The version of the CUDA Toolkit can be checked by running
nvcc -V in a terminal window. The
nvcc command runs the compiler driver that compiles CUDA programs.
It calls the NDK
gcc compiler for C code and the NVIDIA PTX compiler for the CUDA code.
The NVIDIA CUDA Toolkit includes sample programs in source form. You should compile them by choosing
~/NVPACK/cudasample_workspace as the workspace in the Eclipse that was installed in previous steps. The samples are already imported in this workspace.
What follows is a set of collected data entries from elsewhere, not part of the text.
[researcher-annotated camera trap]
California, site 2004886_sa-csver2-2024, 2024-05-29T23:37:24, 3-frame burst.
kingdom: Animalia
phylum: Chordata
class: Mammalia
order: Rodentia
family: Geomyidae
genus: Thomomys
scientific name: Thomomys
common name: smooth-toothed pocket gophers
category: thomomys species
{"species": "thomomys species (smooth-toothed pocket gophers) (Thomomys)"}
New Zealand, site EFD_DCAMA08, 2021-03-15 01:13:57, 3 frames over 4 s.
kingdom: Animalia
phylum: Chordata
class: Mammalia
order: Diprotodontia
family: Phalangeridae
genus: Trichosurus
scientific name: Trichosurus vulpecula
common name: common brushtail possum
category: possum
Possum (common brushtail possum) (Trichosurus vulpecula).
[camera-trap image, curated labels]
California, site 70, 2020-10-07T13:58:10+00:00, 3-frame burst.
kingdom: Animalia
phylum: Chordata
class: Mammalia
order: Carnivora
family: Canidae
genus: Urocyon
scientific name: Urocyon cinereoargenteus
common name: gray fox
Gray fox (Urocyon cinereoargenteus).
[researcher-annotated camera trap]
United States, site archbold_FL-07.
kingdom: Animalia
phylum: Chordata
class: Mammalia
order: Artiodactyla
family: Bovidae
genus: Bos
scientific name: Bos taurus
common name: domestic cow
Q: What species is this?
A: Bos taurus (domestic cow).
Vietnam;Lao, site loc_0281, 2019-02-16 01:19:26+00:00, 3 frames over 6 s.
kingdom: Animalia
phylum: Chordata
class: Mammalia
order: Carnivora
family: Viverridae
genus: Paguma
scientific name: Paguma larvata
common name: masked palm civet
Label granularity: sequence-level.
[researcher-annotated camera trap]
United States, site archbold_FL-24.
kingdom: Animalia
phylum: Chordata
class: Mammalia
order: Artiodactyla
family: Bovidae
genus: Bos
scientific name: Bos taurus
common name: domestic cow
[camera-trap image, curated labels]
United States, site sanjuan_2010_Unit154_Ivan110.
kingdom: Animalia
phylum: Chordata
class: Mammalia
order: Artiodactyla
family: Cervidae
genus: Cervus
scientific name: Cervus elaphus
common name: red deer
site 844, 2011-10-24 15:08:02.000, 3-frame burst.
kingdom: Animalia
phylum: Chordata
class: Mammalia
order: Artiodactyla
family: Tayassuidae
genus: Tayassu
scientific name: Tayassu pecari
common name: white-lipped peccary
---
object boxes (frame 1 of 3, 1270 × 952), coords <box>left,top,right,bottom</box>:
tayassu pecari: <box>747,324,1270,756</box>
On the command line, change directory to the
cuda directory within the desired sample's directory. Run
make. This will build the CUDA components in to a native library in the same directory.
In Eclipse, select and right-click on the desired sample's project, and select Build Project. This will build the APK for the project in to the
bin directory within the sample's directory.
After successfully building the project, in Eclipse, right click the project and select Run As > Android Application.
Results of running the boxFilter sample
The exact appearance might be different on your system. The important outcome is that a blurred version of the Lena image is visible, which signifies both that the device was found, and that a CUDA application was successfully able to run.